The full native runner enables VITE_WARDIAN_TERMINAL_DEBUG=1 while it builds the app for this lab. test:e2e:native:fast intentionally reuses a prebuilt native app, so build the debug app with that Vite flag first; otherwise the Wardian-side terminal debug snapshots will be unavailable.
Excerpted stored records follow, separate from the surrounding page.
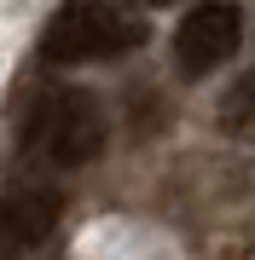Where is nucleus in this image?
Instances as JSON below:
<instances>
[{
  "instance_id": "nucleus-4",
  "label": "nucleus",
  "mask_w": 255,
  "mask_h": 260,
  "mask_svg": "<svg viewBox=\"0 0 255 260\" xmlns=\"http://www.w3.org/2000/svg\"><path fill=\"white\" fill-rule=\"evenodd\" d=\"M58 225V197L47 185H23V191H0V237L12 249H29Z\"/></svg>"
},
{
  "instance_id": "nucleus-1",
  "label": "nucleus",
  "mask_w": 255,
  "mask_h": 260,
  "mask_svg": "<svg viewBox=\"0 0 255 260\" xmlns=\"http://www.w3.org/2000/svg\"><path fill=\"white\" fill-rule=\"evenodd\" d=\"M104 139H110V121H104L99 99L81 93V87L41 93L35 110L23 116V150H35V156L52 162V168H87V162H99Z\"/></svg>"
},
{
  "instance_id": "nucleus-6",
  "label": "nucleus",
  "mask_w": 255,
  "mask_h": 260,
  "mask_svg": "<svg viewBox=\"0 0 255 260\" xmlns=\"http://www.w3.org/2000/svg\"><path fill=\"white\" fill-rule=\"evenodd\" d=\"M151 6H162V0H151Z\"/></svg>"
},
{
  "instance_id": "nucleus-5",
  "label": "nucleus",
  "mask_w": 255,
  "mask_h": 260,
  "mask_svg": "<svg viewBox=\"0 0 255 260\" xmlns=\"http://www.w3.org/2000/svg\"><path fill=\"white\" fill-rule=\"evenodd\" d=\"M220 127H226L232 139L255 145V75H238L226 87V99H220Z\"/></svg>"
},
{
  "instance_id": "nucleus-3",
  "label": "nucleus",
  "mask_w": 255,
  "mask_h": 260,
  "mask_svg": "<svg viewBox=\"0 0 255 260\" xmlns=\"http://www.w3.org/2000/svg\"><path fill=\"white\" fill-rule=\"evenodd\" d=\"M238 41H244V12L232 0H203L174 29V64L186 81H203L209 70H220L238 52Z\"/></svg>"
},
{
  "instance_id": "nucleus-2",
  "label": "nucleus",
  "mask_w": 255,
  "mask_h": 260,
  "mask_svg": "<svg viewBox=\"0 0 255 260\" xmlns=\"http://www.w3.org/2000/svg\"><path fill=\"white\" fill-rule=\"evenodd\" d=\"M133 47H145V23L104 0H70L41 35L47 64H99V58H122Z\"/></svg>"
}]
</instances>
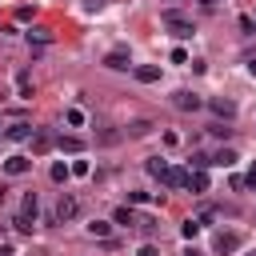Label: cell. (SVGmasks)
<instances>
[{
	"label": "cell",
	"instance_id": "6da1fadb",
	"mask_svg": "<svg viewBox=\"0 0 256 256\" xmlns=\"http://www.w3.org/2000/svg\"><path fill=\"white\" fill-rule=\"evenodd\" d=\"M76 216H80V200L68 196V192H60V200H56V220L64 224V220H76Z\"/></svg>",
	"mask_w": 256,
	"mask_h": 256
},
{
	"label": "cell",
	"instance_id": "7a4b0ae2",
	"mask_svg": "<svg viewBox=\"0 0 256 256\" xmlns=\"http://www.w3.org/2000/svg\"><path fill=\"white\" fill-rule=\"evenodd\" d=\"M160 20L172 28V36H180V40H184V36H192V24H188L180 12H172V8H168V12H160Z\"/></svg>",
	"mask_w": 256,
	"mask_h": 256
},
{
	"label": "cell",
	"instance_id": "3957f363",
	"mask_svg": "<svg viewBox=\"0 0 256 256\" xmlns=\"http://www.w3.org/2000/svg\"><path fill=\"white\" fill-rule=\"evenodd\" d=\"M56 140H60V136H52V128H36V136H32V156L52 152V148H56Z\"/></svg>",
	"mask_w": 256,
	"mask_h": 256
},
{
	"label": "cell",
	"instance_id": "277c9868",
	"mask_svg": "<svg viewBox=\"0 0 256 256\" xmlns=\"http://www.w3.org/2000/svg\"><path fill=\"white\" fill-rule=\"evenodd\" d=\"M212 248H216V256H232V252L240 248V232H216Z\"/></svg>",
	"mask_w": 256,
	"mask_h": 256
},
{
	"label": "cell",
	"instance_id": "5b68a950",
	"mask_svg": "<svg viewBox=\"0 0 256 256\" xmlns=\"http://www.w3.org/2000/svg\"><path fill=\"white\" fill-rule=\"evenodd\" d=\"M172 104H176L180 112H196V108H200L204 100H200L196 92H188V88H180V92H172Z\"/></svg>",
	"mask_w": 256,
	"mask_h": 256
},
{
	"label": "cell",
	"instance_id": "8992f818",
	"mask_svg": "<svg viewBox=\"0 0 256 256\" xmlns=\"http://www.w3.org/2000/svg\"><path fill=\"white\" fill-rule=\"evenodd\" d=\"M4 136H8V140H32V136H36V128H32L28 120H16V124H8V128H4Z\"/></svg>",
	"mask_w": 256,
	"mask_h": 256
},
{
	"label": "cell",
	"instance_id": "52a82bcc",
	"mask_svg": "<svg viewBox=\"0 0 256 256\" xmlns=\"http://www.w3.org/2000/svg\"><path fill=\"white\" fill-rule=\"evenodd\" d=\"M160 184H164V188H188V172H184V168H164Z\"/></svg>",
	"mask_w": 256,
	"mask_h": 256
},
{
	"label": "cell",
	"instance_id": "ba28073f",
	"mask_svg": "<svg viewBox=\"0 0 256 256\" xmlns=\"http://www.w3.org/2000/svg\"><path fill=\"white\" fill-rule=\"evenodd\" d=\"M128 64H132V60H128V52H124V48H112V52L104 56V68H112V72H124Z\"/></svg>",
	"mask_w": 256,
	"mask_h": 256
},
{
	"label": "cell",
	"instance_id": "9c48e42d",
	"mask_svg": "<svg viewBox=\"0 0 256 256\" xmlns=\"http://www.w3.org/2000/svg\"><path fill=\"white\" fill-rule=\"evenodd\" d=\"M208 108H212L216 116H224V120H232V116H236V104H232L228 96H212V100H208Z\"/></svg>",
	"mask_w": 256,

When terminal history exists, the lab also captures <state>-scrollback-top and, for deeper history, <state>-scrollback-mid artifacts. These are intentionally not limited to the visible bottom viewport; use them to diagnose row bleed, wrapped-line corruption, stale geometry, and defects that only appear higher in scrollback after resize, card maximize/restore, clear, pause, or resume flows.
Useful tuning variables:
WARDIAN_E2E_RENDERING_WINDOW_WIDTH=1280
WARDIAN_E2E_RENDERING_WINDOW_HEIGHT=1100
WARDIAN_E2E_RENDERING_RESIZED_WIDTH=980
WARDIAN_E2E_RENDERING_RESIZED_HEIGHT=980
WARDIAN_E2E_RENDERING_WIDE_WIDTH=1440
WARDIAN_E2E_RENDERING_WIDE_HEIGHT=1100
WARDIAN_E2E_RENDERING_RAPID_SEQUENCE=1040x900,1320x1040,1160x980,980x980
WARDIAN_E2E_RENDERING_ROW_HEIGHT=900
WARDIAN_E2E_TERMINAL_FONT_SIZE=10
WARDIAN_E2E_RENDERING_STABLE_ROWS_QUIET_MS=750
WARDIAN_E2E_RENDERING_SETTLE_TIMEOUT_MS=10000
WARDIAN_E2E_RENDERING_POST_INPUT_WAIT_MS=0
WARDIAN_E2E_RENDERING_SUBMIT_INPUT=1
WARDIAN_E2E_RENDERING_SUBMIT_SEQUENCE=\r
WARDIAN_E2E_RENDERING_POST_SUBMIT_WAIT_MS=8000
WARDIAN_E2E_RENDERING_EXPECT_RESPONSE_TEXT=<optional-response-marker>
WARDIAN_E2E_RENDERING_CODEX_MODEL=<optional-codex-model>
WARDIAN_E2E_RENDERING_CLAUDE_MODEL=<optional-claude-model>
WARDIAN_E2E_RENDERING_OPENCODE_MODEL=opencode/deepseek-v4-flash-freeThe lab sends the configured input text as PTY keystrokes and, by default, submits it with carriage return (\r). This is intentional: the real-provider run must create actual conversation history before resize, scrollback, clear, pause, and resume evidence is captured. When WARDIAN_E2E_RENDERING_INPUT_TEXT is unset, the default prompt asks the provider to print 50 numbered lines from WARDIAN_SCROLL_001 through WARDIAN_SCROLL_050, and the expected response marker defaults to WARDIAN_SCROLL_050. For custom deterministic history checks, make the input text ask for a short marker and set WARDIAN_E2E_RENDERING_EXPECT_RESPONSE_TEXT to that marker. Set WARDIAN_E2E_RENDERING_SUBMIT_INPUT=0 only when intentionally inspecting prompt-editing behavior without a completed provider turn.
For OpenCode rendering runs, the lab defaults to the free remote OpenCode model opencode/deepseek-v4-flash-free so the provider does not fall back to local model backends such as LM Studio. Override WARDIAN_E2E_RENDERING_OPENCODE_MODEL only when intentionally testing a different OpenCode model.
The lab fails the run for obvious Wardian-side evidence problems before manual screenshot inspection: non-empty screenshot requirements, missing fixed audit text after resize, unchanged columns when a resize state expects a geometry change, screen rectangle mismatch against xterm cell metrics, paused-buffer mismatch, and rendered rows that do not stabilize before the settle timeout. Outside-terminal parity is still captured separately with scripts/capture-outside-provider-rendering.ps1 when side-by-side native Windows Terminal evidence is needed.